● Task: In the forum thread excerpt, what expression results from subtracting a two-digit number's permutation 10b+a from 10a+b?

● Excerpt provided:
************
I don't know the rule but if we consider a random number "ab" it is really 10a+b. E.g. 72=10*7+2. Its permutation is 10b+a. Subtracting we get 9(a-b), which is a multiple of 9. But above I stated the rule that the remainder when a number is divided by 9 is the same as its ultimate digit sum when divided by 9 (eg 47567 - remainder when divided by 9 is 2 and its digit sum is 29 and 2+9=11 and 1+1=2). Hence digit sum of subtraction result will always be a multiple of 9.

Are you familiar with Ars Combinatoria? Art of Memory? Abulafia in terms of mystical permutating? etc? Lull's system?

Tannur
10-13-2020, 08:13 AM
Are you familiar with Ars Combinatoria? Art of Memory? Abulafia in terms of mystical permutating? etc? Lull's system?
Yes, yes, no, no.

In my opinion, magic and things like that mean nothing without gnosis.

vigilance
10-13-2020, 04:30 PM
Yes, yes, no, no.

In my opinion, magic and things like that mean nothing without gnosis.

Let me know what you think.

Tannur
10-19-2020, 02:35 PM

Let me know what you think.
Nice video. Quite biased towards the "autistic" side of maths though. I don't deny that many mathematicians are autistic but there's a huge difference between mathematicians and maths itself.

vigilance
10-19-2020, 03:12 PM
yeah.. that's the left side. The "master". strictness and all that. It needs the right side, too. I was so like that. I honestly only skimmed your math. THATS what it looked like to me.

I was mentioning Bruno and Lull.. its left and right. I'd like to see more of what you do. I'd really follow it this time.

Tannur
10-19-2020, 04:56 PM
yeah.. that's the left side. The "master". strictness and all that. It needs the right side, too. I was so like that. I honestly only skimmed your math. THATS what it looked like to me.

I was mentioning Bruno and Lull.. its left and right. I'd like to see more of what you do. I'd really follow it this time.
Why do you feel that Bruno and Lull's works are even mathematics to begin with? No serious mathematician would consider numerology, number symbolism or sacred geometry to be mathematics. They probably wouldn't deny their consistency and truth as separate disciples in themselves, but definitely not mathematics. On the other hand, no scientist would be able to deny Alchemy if it was openly revealed to him, because it is entirely scientific, only deepening its profundity and significance.
************
(Extracted records)
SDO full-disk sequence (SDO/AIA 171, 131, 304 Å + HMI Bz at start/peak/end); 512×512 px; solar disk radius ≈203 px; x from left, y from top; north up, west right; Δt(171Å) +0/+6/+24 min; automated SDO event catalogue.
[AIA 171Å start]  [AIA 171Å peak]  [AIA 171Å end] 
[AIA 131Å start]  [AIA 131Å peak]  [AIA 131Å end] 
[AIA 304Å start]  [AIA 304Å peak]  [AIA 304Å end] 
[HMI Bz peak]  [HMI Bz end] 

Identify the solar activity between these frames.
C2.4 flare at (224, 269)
************
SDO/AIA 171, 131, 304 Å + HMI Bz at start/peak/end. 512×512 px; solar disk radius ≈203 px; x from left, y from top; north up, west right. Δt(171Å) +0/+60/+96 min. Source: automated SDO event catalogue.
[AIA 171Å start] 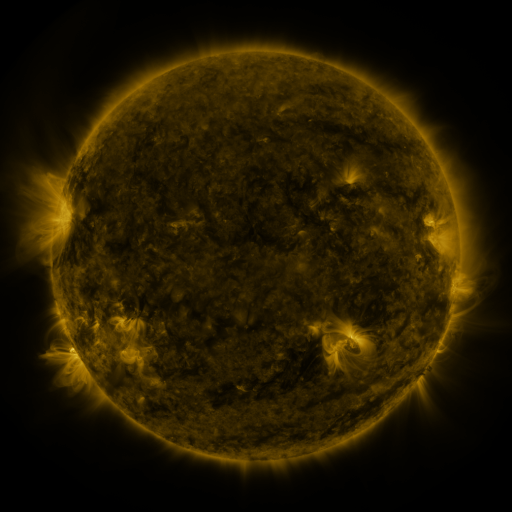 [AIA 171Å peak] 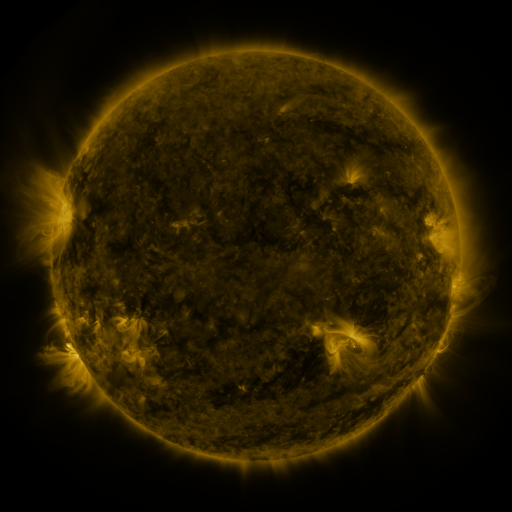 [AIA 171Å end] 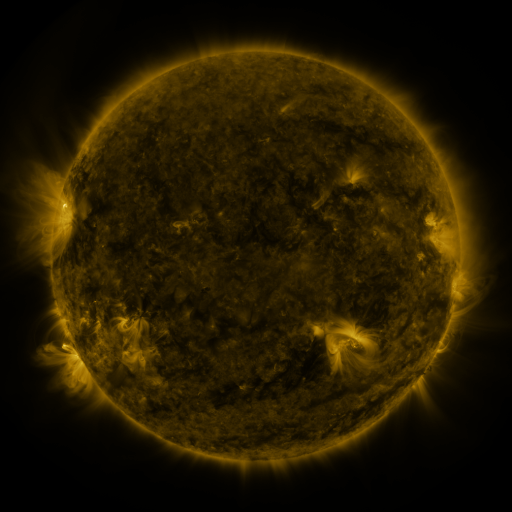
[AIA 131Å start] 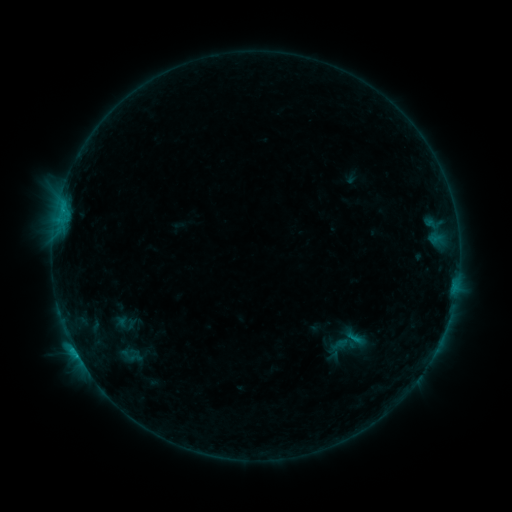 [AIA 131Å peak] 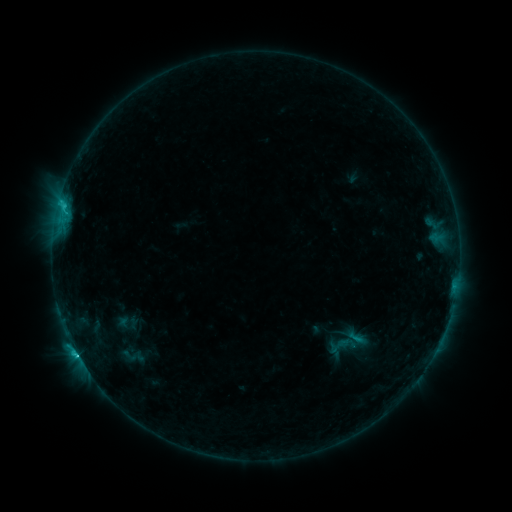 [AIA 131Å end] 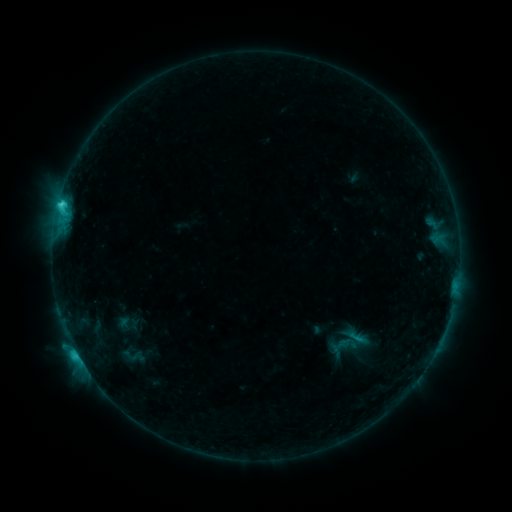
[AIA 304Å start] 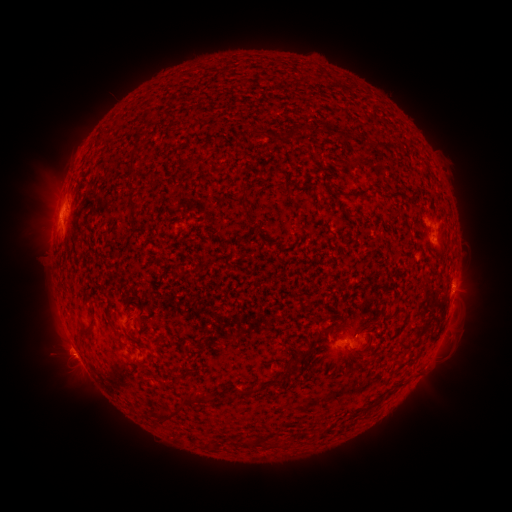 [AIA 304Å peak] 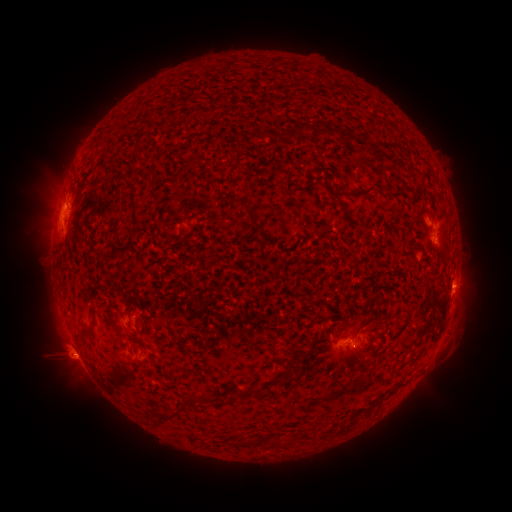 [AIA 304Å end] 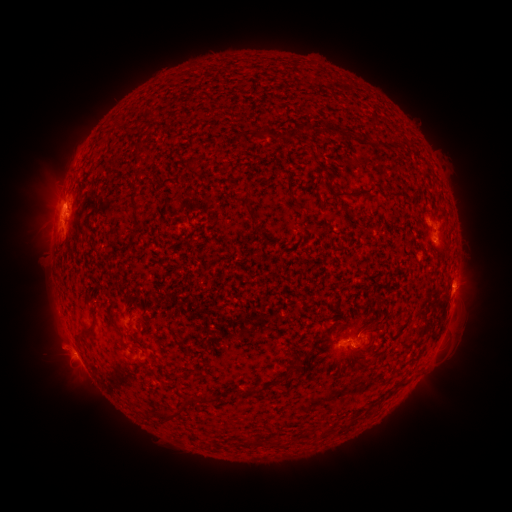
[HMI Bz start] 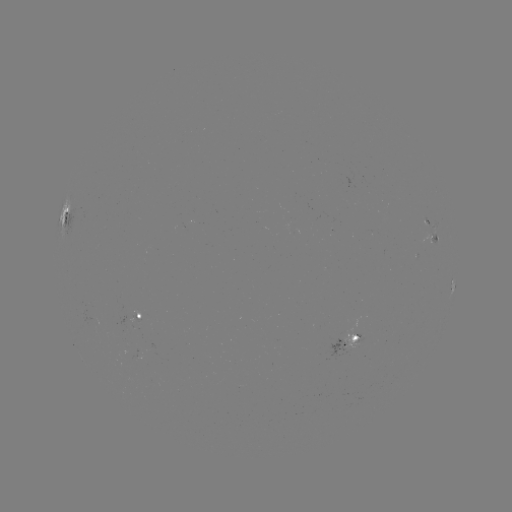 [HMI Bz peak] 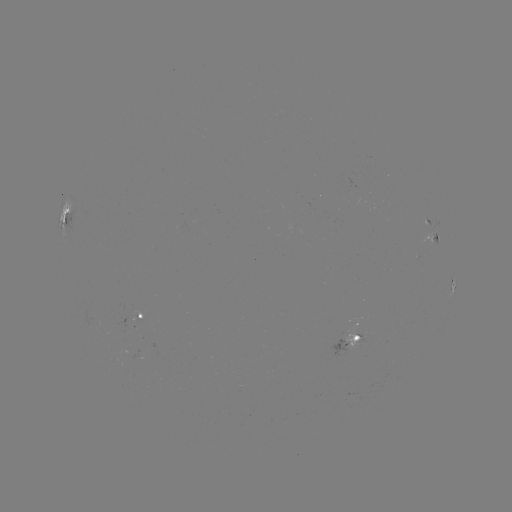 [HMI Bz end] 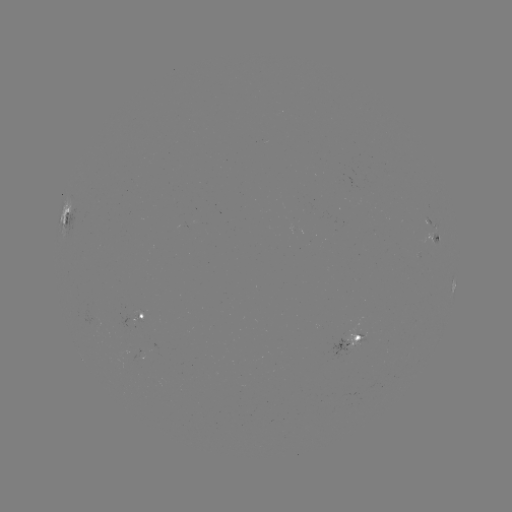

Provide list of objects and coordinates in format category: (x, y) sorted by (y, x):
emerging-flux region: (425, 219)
************
● Worked answer: 9(a-b), which is a multiple of 9.